I will always be first and foremost a fan of real books. But I recognise and acknowledge that there’s a place in the world for the digital book as well.

The School at the Chalet by Elinor M Brent-Dyer


Last year, I read a lot of Chalet School books. I read them in the bath, mostly. They’re small, slim little books meant for children – meant for children of my mother’s generation, maybe even earlier.

There are sixty-something in the series, depending on how you count them, starting in the 1920s and continuing until at least the 1960s but Brent-Dyer didn’t really keep up with the rest of the world and they never really move beyond their 1940s upper-middle-class sensibilities. It’s about a girls’ private boarding school, started in Austria before moving to Guernsey during the war, before discovering that wasn’t such a good idea and moving to Wales and finally back to the Alps in Switzerland.

Last week, I reread the first one. Madge and Dick Bettany, twins of twenty-four, suddenly need to find something to do to make some money and look after their twelve-year-old sister, who is delicate. Dick works for the Forestry Commission in India but it’s out of the question for the girls to go with him, so Madge decides, being as poor as they are, to buy a huge chalet in Austria, formerly a hotel, and open a school. It’s an idea destined for spectacular failure in the world I live in, and yet by the end of the first term, Madge has eighteen pupils and four more ready to start next term.

The Chalet School begins its tradition of mountain mishaps right from the beginning – a violent storm that comes out of absolutely nowhere and benights the entire school in a herdsman’s hut, and a fourteen-year-old taking on the most serious mountain in the region, which doesn’t seem to require anything more technical than ability to walk uphill for six hours and cross a very short section of path which is narrow and next to an abyss. It really doesn’t sound too terrible to me but Grizel and Joey come to grief on it and Joey nearly dies. Joey frequently nearly dies. I’m so glad her daughters turned out a bit hardier than her.

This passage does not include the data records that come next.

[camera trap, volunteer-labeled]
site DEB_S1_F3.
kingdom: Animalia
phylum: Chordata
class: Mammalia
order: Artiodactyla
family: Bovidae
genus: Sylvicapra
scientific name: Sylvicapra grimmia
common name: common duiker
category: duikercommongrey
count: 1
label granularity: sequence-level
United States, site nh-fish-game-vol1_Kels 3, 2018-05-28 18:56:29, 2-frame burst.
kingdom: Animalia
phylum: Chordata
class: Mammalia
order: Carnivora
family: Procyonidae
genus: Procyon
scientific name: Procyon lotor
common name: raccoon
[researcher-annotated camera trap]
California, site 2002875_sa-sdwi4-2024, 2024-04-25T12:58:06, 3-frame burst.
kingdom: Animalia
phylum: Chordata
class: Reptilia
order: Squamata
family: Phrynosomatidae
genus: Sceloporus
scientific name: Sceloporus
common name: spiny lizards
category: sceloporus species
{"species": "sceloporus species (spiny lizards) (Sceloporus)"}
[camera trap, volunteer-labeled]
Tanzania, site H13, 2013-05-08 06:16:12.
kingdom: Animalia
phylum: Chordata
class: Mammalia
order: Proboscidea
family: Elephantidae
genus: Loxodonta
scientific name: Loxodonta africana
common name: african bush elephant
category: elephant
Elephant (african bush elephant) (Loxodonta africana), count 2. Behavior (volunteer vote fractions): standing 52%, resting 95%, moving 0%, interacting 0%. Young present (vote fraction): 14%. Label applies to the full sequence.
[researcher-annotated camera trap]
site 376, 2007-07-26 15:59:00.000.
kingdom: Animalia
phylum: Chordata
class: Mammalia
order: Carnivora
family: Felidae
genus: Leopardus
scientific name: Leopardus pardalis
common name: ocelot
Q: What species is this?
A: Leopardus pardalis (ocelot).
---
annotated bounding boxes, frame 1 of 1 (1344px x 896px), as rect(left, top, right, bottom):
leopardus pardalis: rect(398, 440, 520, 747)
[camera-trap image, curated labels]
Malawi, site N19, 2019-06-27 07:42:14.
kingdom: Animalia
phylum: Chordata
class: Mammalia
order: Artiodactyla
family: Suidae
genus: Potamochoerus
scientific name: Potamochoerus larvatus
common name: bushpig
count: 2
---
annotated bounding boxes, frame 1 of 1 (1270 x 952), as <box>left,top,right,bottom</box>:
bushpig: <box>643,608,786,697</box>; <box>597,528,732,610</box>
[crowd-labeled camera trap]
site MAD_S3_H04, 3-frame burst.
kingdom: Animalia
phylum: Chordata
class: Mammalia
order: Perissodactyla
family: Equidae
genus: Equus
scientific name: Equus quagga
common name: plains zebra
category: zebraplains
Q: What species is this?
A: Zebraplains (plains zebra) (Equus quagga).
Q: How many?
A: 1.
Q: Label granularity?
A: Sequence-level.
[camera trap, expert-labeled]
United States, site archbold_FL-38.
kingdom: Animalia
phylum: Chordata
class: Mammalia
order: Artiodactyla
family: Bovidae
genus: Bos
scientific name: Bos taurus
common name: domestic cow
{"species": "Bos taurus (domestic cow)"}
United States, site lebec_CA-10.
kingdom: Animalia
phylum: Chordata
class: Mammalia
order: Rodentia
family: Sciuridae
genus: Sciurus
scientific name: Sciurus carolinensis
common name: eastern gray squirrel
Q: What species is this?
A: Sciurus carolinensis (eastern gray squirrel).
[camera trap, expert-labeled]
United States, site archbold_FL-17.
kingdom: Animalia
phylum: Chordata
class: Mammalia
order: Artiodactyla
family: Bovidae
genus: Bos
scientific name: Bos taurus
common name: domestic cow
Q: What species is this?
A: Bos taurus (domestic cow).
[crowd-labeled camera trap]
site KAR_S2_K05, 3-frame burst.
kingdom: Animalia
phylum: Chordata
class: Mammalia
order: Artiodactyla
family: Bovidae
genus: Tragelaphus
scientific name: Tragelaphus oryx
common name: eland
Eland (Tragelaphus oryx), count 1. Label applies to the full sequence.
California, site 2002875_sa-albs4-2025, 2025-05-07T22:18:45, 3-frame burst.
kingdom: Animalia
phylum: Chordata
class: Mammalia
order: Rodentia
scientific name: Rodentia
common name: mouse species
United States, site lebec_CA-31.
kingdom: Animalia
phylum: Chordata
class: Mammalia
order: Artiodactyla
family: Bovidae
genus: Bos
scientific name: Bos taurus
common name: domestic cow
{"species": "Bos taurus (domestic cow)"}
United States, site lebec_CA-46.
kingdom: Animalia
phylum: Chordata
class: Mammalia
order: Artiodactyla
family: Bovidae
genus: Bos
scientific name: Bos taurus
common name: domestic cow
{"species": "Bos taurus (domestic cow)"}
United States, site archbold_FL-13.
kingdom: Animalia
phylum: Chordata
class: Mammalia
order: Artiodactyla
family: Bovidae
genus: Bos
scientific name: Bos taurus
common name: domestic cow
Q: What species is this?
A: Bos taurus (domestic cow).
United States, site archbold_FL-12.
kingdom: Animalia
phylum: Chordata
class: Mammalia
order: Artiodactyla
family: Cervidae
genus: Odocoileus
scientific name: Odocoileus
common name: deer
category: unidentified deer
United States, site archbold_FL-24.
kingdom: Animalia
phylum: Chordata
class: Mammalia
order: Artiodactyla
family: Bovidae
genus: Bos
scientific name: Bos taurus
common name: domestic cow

These books are ridiculous and they are definitely, unmistakably a product of their time. I don’t know that they’ve aged well. And yet there’s something in them that inspires so much fondness among so many people.

American Gods by Neil Gaiman

This is the first real post on my shiny new book blog, the others having been imported untidily from my travel & adventure blog, I Am A Polar Bear. So yay?


In the corner of the world I live in, people really like Neil Gaiman and it feels like such a cliche to add my voice to that. But the first book I read in 2016 was his American Gods and then, idiot that I am, I thought I’d go and read more about it. I soon learnt that there are in fact plenty of people who are not fans so I’ll write about it after all.

American Gods is a huge doorstopper of a book and I own the Author’s Preferred version, which has 12,000 extra words sprinkled throughout it. I’m not generally a huge fan of enormous books like that. By the time I’m halfway through, I’ve forgotten the beginning and I’m starting to wish the book would just finish already. But American Gods works as a big book. That might – or might not – be because no one, not even the author, really knows what it’s meant to be. It’s a bit fantasy, a bit scifi, a bit horror, a bit thriller, a bit murder mystery, a bit road trip, a bit coming-of-age story and that’s borne out by the fact that it’s won the Hugo, Nebula and Bram Stoker awards, which are literary awards for three different genres.

It’s a big book and a big twisting story that wanders across the USA, it has some horrible moments (one that I spend two-thirds of the book dreading and then hastily skip over when it finally arrives), it’s magic and mystery and belief and murder and fantasy and truth… and I love it. I don’t know what exactly appeals to me so much but I’ll go back to this book pretty regularly. I like some of Gaiman’s other books but none of them have my heart the way this one does, except Good Omens, which is quite the literary gateway drug.